Foreign Language Teachers in Demand
WHAT'S "smoke and mirrors" in Mandarin, Japanese, Hindi or Indonesian? Too few Australian adults, students or teachers would know. And that is unlikely to change in the foreseeable future, without smarter education policies and better allocation of resources.
According to the Asia Education Foundation, doubling the number of students studying an Asian or other foreign language would cost about $100 million a year. Added to the billions of dollars needed to double the number of Australian universities in the world's top 100, the ambitious goals of the Asian Century white paper begin to look elusive.
Rather than waiting until the federal and state treasuries find the money for the Gonski reforms and the National Disability Insurance Scheme, education authorities could make a start by capitalising on existing resources. As the Productivity Commission's School Workforce report pointed out in June, NSW and Queensland alone have tens of thousands of qualified primary teachers who are unable to find jobs. At the same time, foreign language teachers are in such strong demand that schools struggle to retain them and sometimes have to seek replacements interstate.

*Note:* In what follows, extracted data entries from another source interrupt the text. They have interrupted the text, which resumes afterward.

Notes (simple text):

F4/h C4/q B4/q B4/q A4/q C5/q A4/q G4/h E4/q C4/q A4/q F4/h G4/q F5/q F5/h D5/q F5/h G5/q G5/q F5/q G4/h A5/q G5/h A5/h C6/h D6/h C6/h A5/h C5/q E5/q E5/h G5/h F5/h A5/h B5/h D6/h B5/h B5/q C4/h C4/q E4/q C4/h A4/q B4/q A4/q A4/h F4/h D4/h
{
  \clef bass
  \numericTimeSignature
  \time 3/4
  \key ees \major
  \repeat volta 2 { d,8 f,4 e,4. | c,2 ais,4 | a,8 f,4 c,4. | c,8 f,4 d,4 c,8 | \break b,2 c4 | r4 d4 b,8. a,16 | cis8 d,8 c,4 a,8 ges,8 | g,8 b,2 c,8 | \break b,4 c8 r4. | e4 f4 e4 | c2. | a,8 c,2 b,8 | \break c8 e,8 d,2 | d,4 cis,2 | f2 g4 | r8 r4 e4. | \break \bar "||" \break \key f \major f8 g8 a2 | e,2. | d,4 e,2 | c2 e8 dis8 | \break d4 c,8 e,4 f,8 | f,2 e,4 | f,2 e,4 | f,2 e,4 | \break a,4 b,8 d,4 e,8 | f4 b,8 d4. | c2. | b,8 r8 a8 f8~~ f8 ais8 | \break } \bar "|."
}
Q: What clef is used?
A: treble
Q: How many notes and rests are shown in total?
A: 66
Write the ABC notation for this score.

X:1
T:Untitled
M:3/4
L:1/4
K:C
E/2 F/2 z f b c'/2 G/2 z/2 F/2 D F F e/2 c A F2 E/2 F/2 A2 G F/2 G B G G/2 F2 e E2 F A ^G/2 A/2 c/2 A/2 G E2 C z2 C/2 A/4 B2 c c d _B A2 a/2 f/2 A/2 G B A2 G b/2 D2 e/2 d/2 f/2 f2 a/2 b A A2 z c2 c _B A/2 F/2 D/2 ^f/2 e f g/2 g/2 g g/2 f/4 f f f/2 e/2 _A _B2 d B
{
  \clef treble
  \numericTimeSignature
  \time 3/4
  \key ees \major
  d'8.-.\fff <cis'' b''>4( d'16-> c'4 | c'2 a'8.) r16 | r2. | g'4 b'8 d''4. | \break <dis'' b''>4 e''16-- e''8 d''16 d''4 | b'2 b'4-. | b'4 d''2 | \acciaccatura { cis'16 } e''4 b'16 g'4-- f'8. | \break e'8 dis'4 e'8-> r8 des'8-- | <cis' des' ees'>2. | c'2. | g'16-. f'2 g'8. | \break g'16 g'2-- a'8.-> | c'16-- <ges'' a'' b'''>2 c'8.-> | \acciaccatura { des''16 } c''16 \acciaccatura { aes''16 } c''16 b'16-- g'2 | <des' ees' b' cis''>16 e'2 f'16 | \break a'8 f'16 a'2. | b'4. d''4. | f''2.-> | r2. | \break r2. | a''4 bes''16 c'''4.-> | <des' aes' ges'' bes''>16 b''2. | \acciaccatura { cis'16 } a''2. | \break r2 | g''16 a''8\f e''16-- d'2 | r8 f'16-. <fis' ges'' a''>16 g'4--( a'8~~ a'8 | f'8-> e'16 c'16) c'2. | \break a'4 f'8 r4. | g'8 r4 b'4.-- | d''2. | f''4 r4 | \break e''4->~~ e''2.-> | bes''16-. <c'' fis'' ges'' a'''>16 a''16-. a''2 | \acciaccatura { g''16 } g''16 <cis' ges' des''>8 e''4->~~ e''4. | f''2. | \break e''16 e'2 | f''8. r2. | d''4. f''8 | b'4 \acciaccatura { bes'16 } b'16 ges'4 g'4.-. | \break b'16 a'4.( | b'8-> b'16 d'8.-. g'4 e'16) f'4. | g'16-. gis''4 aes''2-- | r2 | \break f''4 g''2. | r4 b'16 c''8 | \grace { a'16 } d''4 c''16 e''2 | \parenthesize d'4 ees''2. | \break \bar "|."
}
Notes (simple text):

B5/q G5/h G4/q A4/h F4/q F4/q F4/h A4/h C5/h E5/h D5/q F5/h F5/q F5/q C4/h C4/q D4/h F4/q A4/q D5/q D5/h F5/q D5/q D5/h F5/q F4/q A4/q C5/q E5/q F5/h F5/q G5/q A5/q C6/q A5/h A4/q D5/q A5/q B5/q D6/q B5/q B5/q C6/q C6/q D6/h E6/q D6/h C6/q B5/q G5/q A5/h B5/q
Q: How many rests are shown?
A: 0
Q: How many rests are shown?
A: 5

Retraining graduates, redirecting applicants to teaching courses in areas of shortage, better targeted HECS incentives and a wider use of scholarships are essential. As parents know, the fall-off in language study among students in years 11 and 12, which sometimes occurs because some students feel unable to compete with classmates from Asian-language-speaking backgrounds, also needs to be addressed. Teacher exchanges with Asian schools, encouraging the immigration of skilled teachers and universities engaging outside instructors to teach Asian languages would also kick-start proficiency.
University of Technology, Sydney vice-chancellor Ross Milbourne was not exaggerating when he said about $10 billion a year would be needed to bring another five universities into the world top 100 alongside Melbourne, Sydney, Queensland, Western Australia and ANU. Given funding constraints, such a process would require a rationalisation of research funding away from some institutions towards more research-intensive universities. It also would require political courage.
A CREDIBLE white paper needs funds and an action plan.